TASK ITEM :: Each line from the one containing "United States, site lebec_CA-31." to the end of the entries below must be restated exactly, and no other line should appear.

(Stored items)
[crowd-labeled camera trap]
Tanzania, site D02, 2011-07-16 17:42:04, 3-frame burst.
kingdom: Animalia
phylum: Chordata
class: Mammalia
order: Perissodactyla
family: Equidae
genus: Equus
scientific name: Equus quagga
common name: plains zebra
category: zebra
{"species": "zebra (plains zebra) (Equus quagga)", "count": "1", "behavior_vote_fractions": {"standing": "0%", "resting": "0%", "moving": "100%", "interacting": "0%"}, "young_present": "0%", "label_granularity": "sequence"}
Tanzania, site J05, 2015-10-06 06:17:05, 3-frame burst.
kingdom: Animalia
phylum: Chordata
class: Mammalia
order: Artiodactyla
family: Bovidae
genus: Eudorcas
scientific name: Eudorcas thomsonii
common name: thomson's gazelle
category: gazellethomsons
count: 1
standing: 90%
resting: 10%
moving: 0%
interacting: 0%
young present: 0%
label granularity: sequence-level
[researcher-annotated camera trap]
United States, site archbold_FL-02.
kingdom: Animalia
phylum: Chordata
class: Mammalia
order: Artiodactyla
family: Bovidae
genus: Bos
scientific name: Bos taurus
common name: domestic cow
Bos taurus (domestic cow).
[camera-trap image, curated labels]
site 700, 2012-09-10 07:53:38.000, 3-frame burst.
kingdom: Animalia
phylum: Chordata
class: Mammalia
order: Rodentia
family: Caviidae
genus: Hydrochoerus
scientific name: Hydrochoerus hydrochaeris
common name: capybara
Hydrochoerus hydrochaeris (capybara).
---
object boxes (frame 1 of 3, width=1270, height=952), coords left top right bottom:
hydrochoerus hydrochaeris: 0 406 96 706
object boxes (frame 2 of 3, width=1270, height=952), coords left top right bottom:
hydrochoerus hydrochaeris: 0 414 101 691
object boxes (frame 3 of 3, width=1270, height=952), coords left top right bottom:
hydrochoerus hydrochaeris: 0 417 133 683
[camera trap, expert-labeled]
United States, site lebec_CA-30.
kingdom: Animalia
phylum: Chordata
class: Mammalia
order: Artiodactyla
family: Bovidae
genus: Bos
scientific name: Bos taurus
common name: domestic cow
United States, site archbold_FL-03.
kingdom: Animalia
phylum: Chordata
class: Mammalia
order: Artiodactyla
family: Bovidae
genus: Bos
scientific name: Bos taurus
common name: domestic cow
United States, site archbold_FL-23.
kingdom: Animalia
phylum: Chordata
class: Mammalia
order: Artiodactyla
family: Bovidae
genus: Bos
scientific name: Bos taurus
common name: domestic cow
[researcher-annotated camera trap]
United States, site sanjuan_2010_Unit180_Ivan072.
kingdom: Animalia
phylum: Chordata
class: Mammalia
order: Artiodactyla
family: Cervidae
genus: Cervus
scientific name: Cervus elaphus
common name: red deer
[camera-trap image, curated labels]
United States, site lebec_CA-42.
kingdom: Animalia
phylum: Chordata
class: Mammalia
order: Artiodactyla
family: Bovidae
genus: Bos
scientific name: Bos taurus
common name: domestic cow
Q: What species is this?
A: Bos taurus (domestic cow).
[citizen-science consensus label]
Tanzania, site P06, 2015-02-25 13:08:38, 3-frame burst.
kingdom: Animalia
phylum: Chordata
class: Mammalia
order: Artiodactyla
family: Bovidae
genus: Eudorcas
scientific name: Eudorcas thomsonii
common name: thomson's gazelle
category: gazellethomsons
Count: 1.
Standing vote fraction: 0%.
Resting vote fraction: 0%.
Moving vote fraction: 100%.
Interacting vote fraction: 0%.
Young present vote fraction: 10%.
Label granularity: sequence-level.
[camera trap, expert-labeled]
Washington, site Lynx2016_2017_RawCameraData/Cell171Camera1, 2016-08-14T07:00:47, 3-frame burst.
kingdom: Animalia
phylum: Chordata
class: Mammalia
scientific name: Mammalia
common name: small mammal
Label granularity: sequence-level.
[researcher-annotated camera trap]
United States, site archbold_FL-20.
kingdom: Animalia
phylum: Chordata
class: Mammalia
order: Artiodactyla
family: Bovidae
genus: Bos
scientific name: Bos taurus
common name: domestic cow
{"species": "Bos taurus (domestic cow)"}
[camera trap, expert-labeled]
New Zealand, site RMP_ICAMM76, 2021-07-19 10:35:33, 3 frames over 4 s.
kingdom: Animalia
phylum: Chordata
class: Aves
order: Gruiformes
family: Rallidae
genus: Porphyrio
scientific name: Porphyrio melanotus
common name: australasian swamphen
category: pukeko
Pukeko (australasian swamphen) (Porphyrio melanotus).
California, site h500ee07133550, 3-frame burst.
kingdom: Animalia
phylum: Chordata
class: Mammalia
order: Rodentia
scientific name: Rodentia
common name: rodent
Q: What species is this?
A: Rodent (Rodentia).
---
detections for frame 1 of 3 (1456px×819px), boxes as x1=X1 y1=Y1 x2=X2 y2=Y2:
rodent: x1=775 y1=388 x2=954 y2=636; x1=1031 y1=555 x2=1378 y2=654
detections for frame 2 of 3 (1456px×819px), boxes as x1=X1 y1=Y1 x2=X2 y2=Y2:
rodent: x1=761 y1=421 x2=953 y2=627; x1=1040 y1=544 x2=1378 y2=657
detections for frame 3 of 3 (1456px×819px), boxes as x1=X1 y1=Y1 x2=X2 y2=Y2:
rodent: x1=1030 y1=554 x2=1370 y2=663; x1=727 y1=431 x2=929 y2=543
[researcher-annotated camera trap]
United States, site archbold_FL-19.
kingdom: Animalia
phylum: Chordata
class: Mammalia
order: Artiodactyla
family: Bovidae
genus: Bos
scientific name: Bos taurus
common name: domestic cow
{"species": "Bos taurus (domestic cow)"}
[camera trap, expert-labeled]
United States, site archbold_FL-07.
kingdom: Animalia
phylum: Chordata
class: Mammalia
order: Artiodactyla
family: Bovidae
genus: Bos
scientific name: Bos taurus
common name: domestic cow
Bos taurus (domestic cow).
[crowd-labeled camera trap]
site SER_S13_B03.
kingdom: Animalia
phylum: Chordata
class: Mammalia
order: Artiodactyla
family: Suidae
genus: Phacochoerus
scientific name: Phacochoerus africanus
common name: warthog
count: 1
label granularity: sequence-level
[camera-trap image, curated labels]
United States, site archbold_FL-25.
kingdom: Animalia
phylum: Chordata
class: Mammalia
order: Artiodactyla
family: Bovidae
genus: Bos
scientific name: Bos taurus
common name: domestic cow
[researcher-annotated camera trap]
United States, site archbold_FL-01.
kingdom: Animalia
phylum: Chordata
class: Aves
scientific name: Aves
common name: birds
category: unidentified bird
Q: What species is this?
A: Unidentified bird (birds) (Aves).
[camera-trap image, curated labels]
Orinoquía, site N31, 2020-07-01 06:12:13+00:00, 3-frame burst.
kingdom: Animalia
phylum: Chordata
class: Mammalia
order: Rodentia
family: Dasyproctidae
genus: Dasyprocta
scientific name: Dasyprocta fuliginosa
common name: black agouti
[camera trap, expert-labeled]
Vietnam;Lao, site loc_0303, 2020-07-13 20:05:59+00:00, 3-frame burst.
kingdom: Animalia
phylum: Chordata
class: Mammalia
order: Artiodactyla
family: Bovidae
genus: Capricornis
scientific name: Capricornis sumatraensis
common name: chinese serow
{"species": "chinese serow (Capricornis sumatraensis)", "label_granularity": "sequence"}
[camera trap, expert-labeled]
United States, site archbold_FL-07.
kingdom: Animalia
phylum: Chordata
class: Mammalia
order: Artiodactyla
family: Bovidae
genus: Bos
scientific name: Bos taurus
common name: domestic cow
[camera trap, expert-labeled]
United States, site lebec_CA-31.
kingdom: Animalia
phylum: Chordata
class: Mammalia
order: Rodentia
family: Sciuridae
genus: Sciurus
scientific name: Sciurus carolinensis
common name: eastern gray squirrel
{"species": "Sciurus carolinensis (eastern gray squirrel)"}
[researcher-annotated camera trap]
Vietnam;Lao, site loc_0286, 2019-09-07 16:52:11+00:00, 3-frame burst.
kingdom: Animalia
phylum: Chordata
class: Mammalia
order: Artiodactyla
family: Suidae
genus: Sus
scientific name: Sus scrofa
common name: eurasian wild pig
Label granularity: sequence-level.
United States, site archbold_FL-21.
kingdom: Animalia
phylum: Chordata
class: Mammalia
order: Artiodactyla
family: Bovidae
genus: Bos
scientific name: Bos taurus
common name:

TASK RESULT ::
United States, site lebec_CA-31.
kingdom: Animalia
phylum: Chordata
class: Mammalia
order: Rodentia
family: Sciuridae
genus: Sciurus
scientific name: Sciurus carolinensis
common name: eastern gray squirrel
{"species": "Sciurus carolinensis (eastern gray squirrel)"}
[researcher-annotated camera trap]
Vietnam;Lao, site loc_0286, 2019-09-07 16:52:11+00:00, 3-frame burst.
kingdom: Animalia
phylum: Chordata
class: Mammalia
order: Artiodactyla
family: Suidae
genus: Sus
scientific name: Sus scrofa
common name: eurasian wild pig
Label granularity: sequence-level.
United States, site archbold_FL-21.
kingdom: Animalia
phylum: Chordata
class: Mammalia
order: Artiodactyla
family: Bovidae
genus: Bos
scientific name: Bos taurus
common name:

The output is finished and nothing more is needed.